** start **

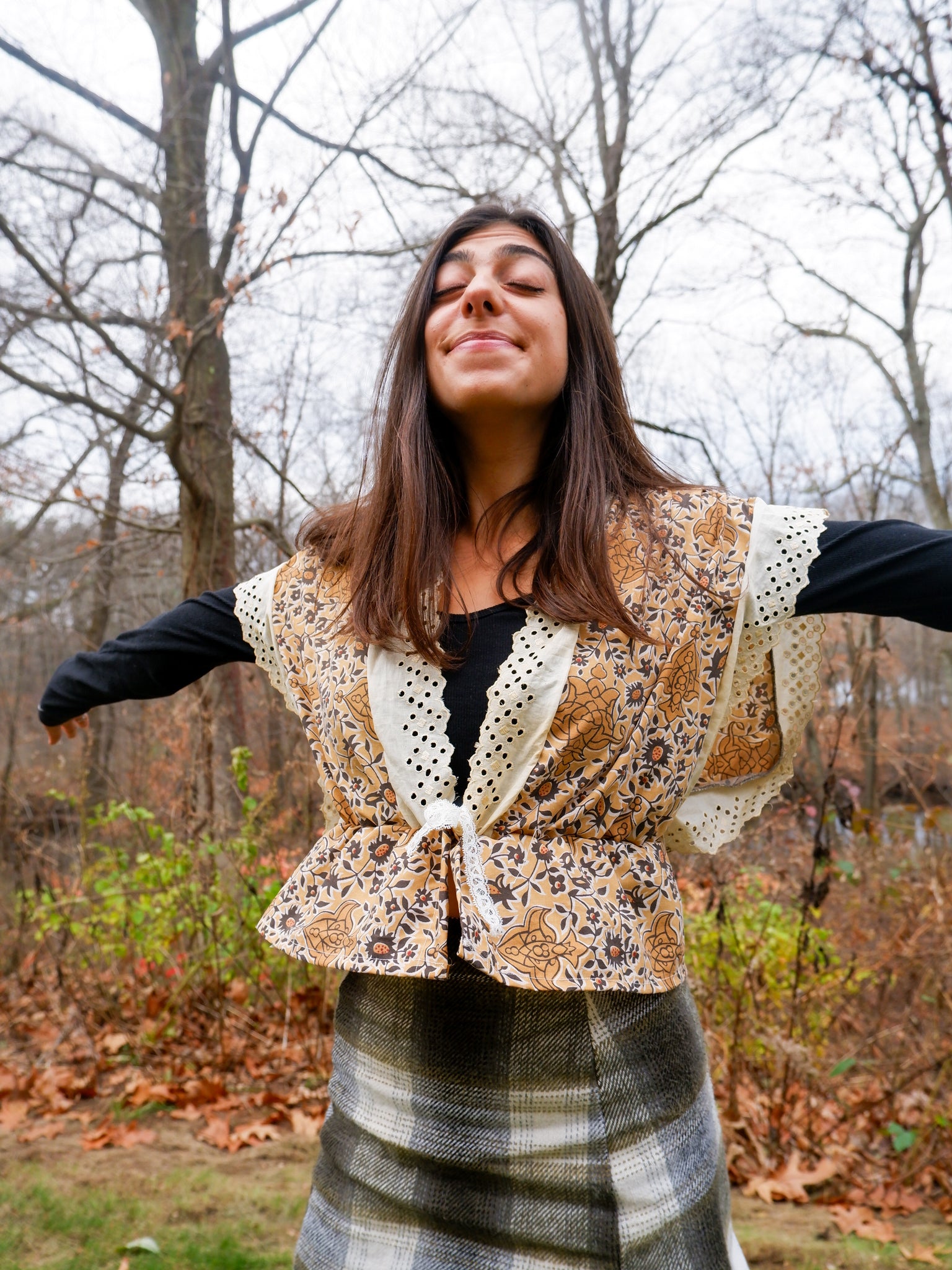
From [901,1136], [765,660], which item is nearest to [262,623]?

** end **
** start **

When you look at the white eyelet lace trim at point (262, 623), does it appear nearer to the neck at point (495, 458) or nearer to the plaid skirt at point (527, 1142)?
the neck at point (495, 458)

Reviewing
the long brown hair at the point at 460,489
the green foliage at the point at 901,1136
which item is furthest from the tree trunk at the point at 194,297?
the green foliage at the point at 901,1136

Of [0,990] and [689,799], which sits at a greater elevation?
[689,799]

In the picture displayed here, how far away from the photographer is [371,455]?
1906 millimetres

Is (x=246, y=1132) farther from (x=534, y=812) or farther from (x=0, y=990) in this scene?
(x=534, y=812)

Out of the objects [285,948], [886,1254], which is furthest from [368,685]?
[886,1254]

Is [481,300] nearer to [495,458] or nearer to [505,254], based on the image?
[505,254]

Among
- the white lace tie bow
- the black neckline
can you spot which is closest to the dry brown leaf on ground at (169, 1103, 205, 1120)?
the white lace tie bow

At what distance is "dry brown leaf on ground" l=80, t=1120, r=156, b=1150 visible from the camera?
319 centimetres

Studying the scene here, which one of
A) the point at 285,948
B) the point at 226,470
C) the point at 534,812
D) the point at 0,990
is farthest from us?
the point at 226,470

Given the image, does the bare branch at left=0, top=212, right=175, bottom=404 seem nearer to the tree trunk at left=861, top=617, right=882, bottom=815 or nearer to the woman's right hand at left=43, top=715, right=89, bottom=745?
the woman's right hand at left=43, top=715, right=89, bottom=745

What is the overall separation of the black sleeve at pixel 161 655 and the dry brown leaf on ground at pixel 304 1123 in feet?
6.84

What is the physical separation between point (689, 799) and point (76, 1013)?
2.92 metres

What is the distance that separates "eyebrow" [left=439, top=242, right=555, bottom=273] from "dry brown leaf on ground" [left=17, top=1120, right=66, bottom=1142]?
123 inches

** end **

SHORT TASK
Rewrite the rows from the line with "Is (x=246, y=1132)" to the line with "319 centimetres" as a numbered list, leaving out blank lines.

OUTPUT OF THE EXERCISE
1. Is (x=246, y=1132) farther from (x=534, y=812) or farther from (x=0, y=990) in this scene?
2. (x=534, y=812)
3. Out of the objects [285,948], [886,1254], which is furthest from [368,685]?
4. [886,1254]
5. Is [481,300] nearer to [495,458] or nearer to [505,254], based on the image?
6. [505,254]
7. Among
8. - the white lace tie bow
9. - the black neckline
10. can you spot which is closest to the dry brown leaf on ground at (169, 1103, 205, 1120)?
11. the white lace tie bow
12. At what distance is "dry brown leaf on ground" l=80, t=1120, r=156, b=1150 visible from the camera?
13. 319 centimetres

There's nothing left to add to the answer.